Dans les pays de l’OCDE, plus d’une personne sur huit (13 %) âgée de 50 ans et plus a prodigué des soins informels – de 5 % en Lettonie à plus de 20 % en Autriche et en Belgique (Graphique 10.15). En moyenne, 6.3 % des répondants ayant répondu à l’enquête dans ces pays ont indiqué prodiguer des soins informels tous les jours, contre 6.9 % chaque semaine. Le pourcentage d’aidants intervenant quotidiennement est le plus élevé en Allemagne et en Belgique (9.4 %), et le plus bas en Lettonie et en Suède (3 %). S’agissant des aidants prodiguant des soins hebdomadaires, le pourcentage le plus élevé est observé en Belgique (14.8 %), et le plus bas en Lettonie (2 %).
Les aidants informels sont majoritairement des femmes. Dans les 26 pays de l’OCDE, 61 % de ces aidants étaient des femmes (de 53 % en Espagne à 73 % en Lettonie) (Graphique 10.16). La proportion de femmes est particulièrement élevée en Lettonie, en Lituanie et en Grèce, où plus de 70 % des aidants informels intervenant quotidiennement sont des femmes. Dans les pays candidats à l’adhésion à l’OCDE (Croatie, Bulgarie et Roumanie), au moins 60 % des aidants informels sont des femmes.

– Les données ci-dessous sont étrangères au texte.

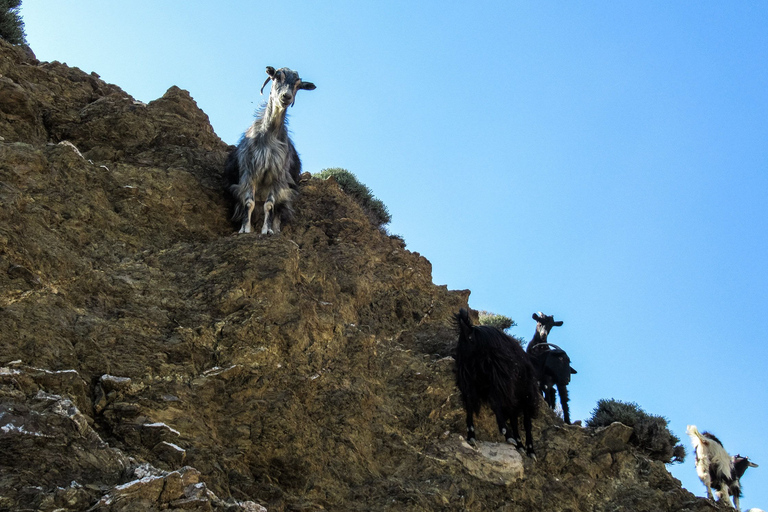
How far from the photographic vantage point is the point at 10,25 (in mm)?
14922

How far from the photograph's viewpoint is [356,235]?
11977 mm

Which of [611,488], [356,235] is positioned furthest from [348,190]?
[611,488]

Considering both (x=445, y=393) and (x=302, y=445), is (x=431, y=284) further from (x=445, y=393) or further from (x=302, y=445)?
(x=302, y=445)

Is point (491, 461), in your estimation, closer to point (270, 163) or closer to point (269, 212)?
point (269, 212)

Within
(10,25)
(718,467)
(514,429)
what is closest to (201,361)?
(514,429)

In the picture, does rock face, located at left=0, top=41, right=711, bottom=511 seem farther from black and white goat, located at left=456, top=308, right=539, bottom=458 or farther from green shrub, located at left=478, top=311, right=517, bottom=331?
green shrub, located at left=478, top=311, right=517, bottom=331

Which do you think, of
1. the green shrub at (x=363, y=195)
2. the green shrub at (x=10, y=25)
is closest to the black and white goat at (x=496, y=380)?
the green shrub at (x=363, y=195)

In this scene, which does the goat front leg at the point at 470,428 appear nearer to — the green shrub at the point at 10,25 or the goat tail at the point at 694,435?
the goat tail at the point at 694,435

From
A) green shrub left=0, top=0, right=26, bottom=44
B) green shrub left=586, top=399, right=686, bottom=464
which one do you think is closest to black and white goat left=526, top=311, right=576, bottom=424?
green shrub left=586, top=399, right=686, bottom=464

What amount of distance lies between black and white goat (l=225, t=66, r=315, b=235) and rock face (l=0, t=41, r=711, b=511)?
42 centimetres

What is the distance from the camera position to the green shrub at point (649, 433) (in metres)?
10.7

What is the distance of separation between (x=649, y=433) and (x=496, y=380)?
11.3ft

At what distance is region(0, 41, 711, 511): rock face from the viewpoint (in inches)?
226

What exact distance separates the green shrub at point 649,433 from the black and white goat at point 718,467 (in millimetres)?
1121
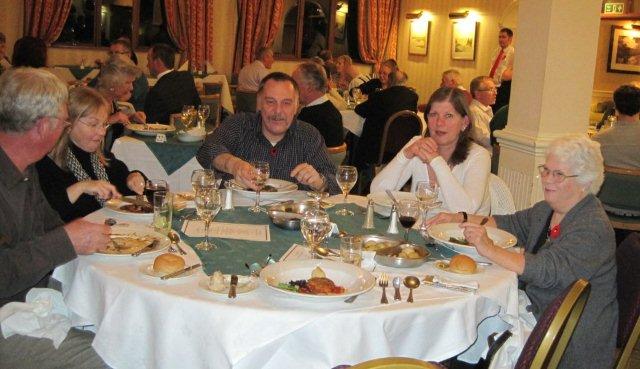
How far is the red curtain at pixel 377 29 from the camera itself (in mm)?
13062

En moyenne dans 24 pays de l’OCDE, 11 % des aidants au quotidien déclaraient être salariés ou indépendants (en plus des soins informels qu’ils prodiguent), de plus du tiers des aidants au Royaume‑Uni (40 %) et au Portugal (36 %), à 10 % ou moins au Luxembourg et en République slovaque (Graphique 10.17).
La prise en charge intensive peut avoir des effets négatifs sur l’état psychique et sur le taux d’activité, et conduire par exemple à une réduction des heures travaillées ou à une retraite anticipée. L’impact estimé des soins informels et de l’attrition du marché du travail sur la croissance économique est de 0.5 % en termes annualisés (Barszczewski et al., à paraître[2]). Environ deux tiers des pays de l’OCDE ont mis en place des politiques visant à soutenir les travailleurs non professionnels et à alléger le fardeau des soins informels, comme des prestations en espèces versées aux aidants, aux personnes dépendantes, ou aux deux. En outre, environ la moitié des pays de l’OCDE prévoient divers types de congés rémunérés pour les aidants informels, mais qui ne remplacent pas nécessairement les pertes de salaire. Il est probable qu’à l’avenir, les pays ne puissent plus autant compter sur les aidants informels pour constituer les principaux pourvoyeurs de soins de longue durée. La demande de soins de longue durée va s’accroître en raison du vieillissement de la population et des besoins de soins qu’il créera (voir la section « Évolution démographique »). Parallèlement, avec des familles de moins en moins nombreuses, une mobilité géographique accrue et la hausse des taux d’activité des femmes, les aidants informels seront de moins en moins nombreux. Les pays devront donc développer le secteur professionnel des soins de longue durée pour répondre aux besoins non satisfaits.